Staying safe with smartphones

Smartphones are one of those devices we just assume is safe and works, but there are a lot of hidden risks to owning a smartphone. Phones today are at the brink of being almost as powerful as a modern day computer and combined with them containing tonnes of our private information, there are several reasons why they are juicy targets for criminals.

A big problem with smartphones today is mostly unique to Android devices, once their warranty is up and even sometimes before, the company who built the phones will flat out abandon them and stop making security updates for them. Considering that updates is one of the biggest ways to make sure your device is safe, this is a problem in itself. There are only a couple of limited ways to fix this though, one is to switch to a company that does keep their phones updated for years after release, install an open Operating System on it (probably not for you, as this is very difficult) or simply buy a newer more recently updated phone.

Unfortunately most of the options I mentioned really sucks and critical system errors are usually rare on modern phones, so the second best thing you can do is to make sure your apps are all up to date. App development goes rather quickly and an range in several updates a week, but this also means that problems appear and get fixed with a few days notice, which means running an old app can make it extremely vulnerable to known issues.

Android Smartphone
Apps who stream music can even be vulnerable

Another good way to stay safe when out and about, is to use a VPN on a daily basis, not just for wifi safety, as cellular networks have time and again proven to be unsafe and unreliable. In general, being mindful of what you access on what network and especially in public areas is of big importance. Not just because of public networks, but because a lot of your private information can be seen on screen as well. This is also why you should try and stick to home banking while actually at home and the same applies for doing your taxes or social benefits.

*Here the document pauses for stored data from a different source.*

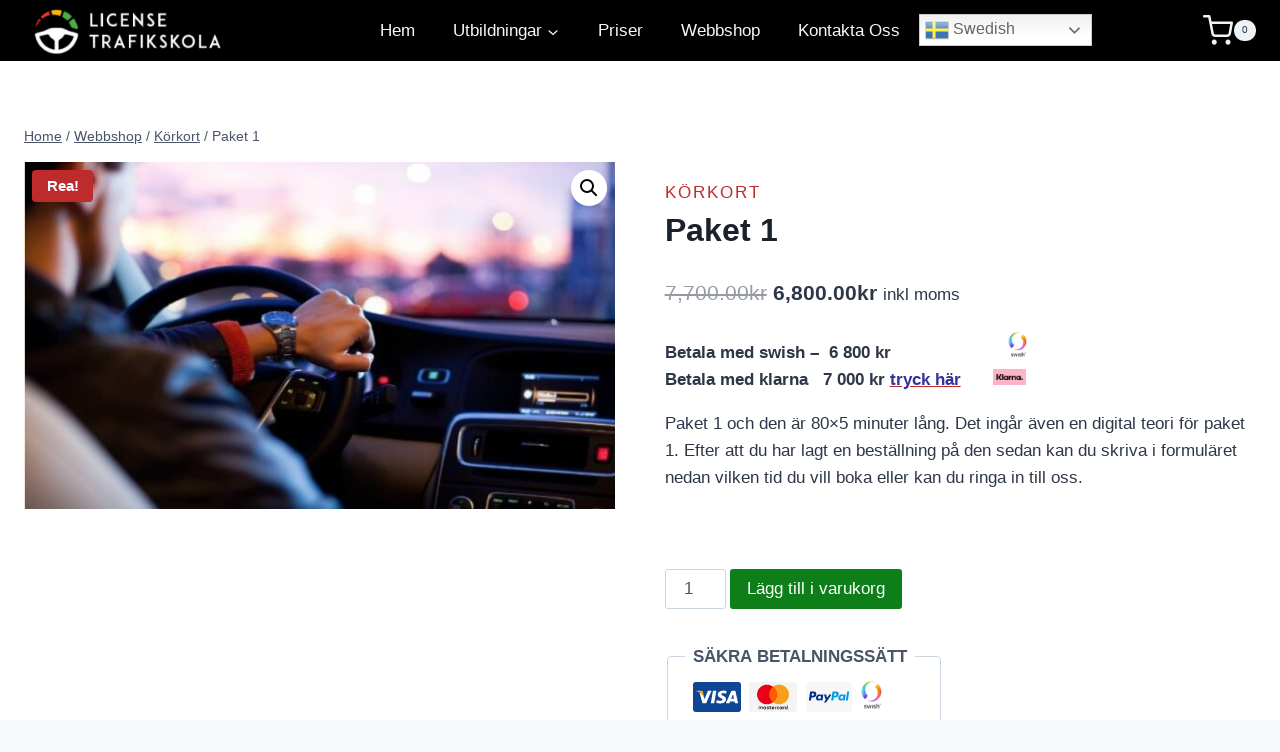

--- FILE ---
content_type: text/javascript
request_url: https://usercontent.one/wp/www.licenstrafikskola.se/wp-content/plugins/animated-counter/build/frontend.js?media=1755535936?ver=4099a37f3cffa5de361f
body_size: 785
content:
(()=>{class e{constructor(){this.animationDuration=300,this.isReducedMotion=this.checkReduceMotionPreference(),this.init()}checkReduceMotionPreference(){return window.matchMedia("(prefers-reduced-motion: reduce)").matches}init(){this.isReducedMotion||document.querySelectorAll(".animated-counter").forEach((e=>{this.wrapNumbersInElement(e),requestAnimationFrame((()=>this.initCounterAnimation(e)))}))}wrapNumbersInElement(e){const t=document.createTreeWalker(e,NodeFilter.SHOW_TEXT,null,!1);for(;t.nextNode();){const e=t.currentNode,n=[...e.textContent.matchAll(/\d+/g)];if(!n.length)continue;const r=document.createDocumentFragment();let a=0;n.forEach((t=>{r.appendChild(document.createTextNode(e.textContent.slice(a,t.index))),r.appendChild(this.createNumberSpan(t[0])),a=t.index+t[0].length})),a<e.textContent.length&&r.appendChild(document.createTextNode(e.textContent.slice(a))),e.replaceWith(r)}}createNumberSpan(e){const t=document.createElement("span");return t.className="animated-counter__number",t.textContent=e,t}initCounterAnimation(e){e.querySelectorAll(".animated-counter__number").forEach((e=>{const t=e.textContent.trim();e.innerHTML="";const n=document.createElement("span");n.className="screen-reader-text",n.textContent=t,e.appendChild(n),[...t.matchAll(/(\D+|\d+)/g)].map((e=>e[0])).forEach((t=>{isNaN(t)?e.insertAdjacentHTML("beforeend",`<span>${t}</span>`):e.appendChild(this.createDigitAnimation(t))})),this.observeAndAnimate(e)}))}createDigitAnimation(e){const t=document.createDocumentFragment();for(let n of e){let e=document.createElement("span");e.setAttribute("data-value",n),e.setAttribute("aria-hidden","true"),e.innerHTML="<span>0</span>"+Array.from({length:Number(n)+1},((e,t)=>`<span>${t}</span>`)).join(""),t.appendChild(e)}return t}observeAndAnimate(e){const t=new IntersectionObserver((n=>{n.forEach((n=>{n.isIntersecting&&(setTimeout((()=>{e.querySelectorAll("span[data-value]").forEach((e=>{let t=parseInt(e.getAttribute("data-value"))+1;e.style.transform=`translateY(-${100*t}%)`}))}),this.animationDuration),t.unobserve(e))}))}),{threshold:.5});t.observe(e)}}document.addEventListener("DOMContentLoaded",(()=>new e))})();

The thing to keep in mind is always that your phone is more important than your wallet, because it contains most of the information in your wallet, plus a bunch of extra information. This is also why it is important to remove files you don’t need from your phone, having old pdf’s with your social security number in them or word documents with account numbers in them, are very high risk.

The last good tip is to use encryption to encrypt the data inside your phone, so even if your phone gets stolen, the data can’t be accessed directly. I sadly can’t really tell you how to do this though, as most different manufacturers puts this feature in different places and some omit it entirely. This by extension brings us to the way you unlock your phone, using swiping, face recognition or other fun and easy unlocks are big risks, swiping can be guessed in a few tries and face recognition can be beaten with a piece of paper. The only real ones to trust is password protection or real bio metrics like fingerprints or iris scanners.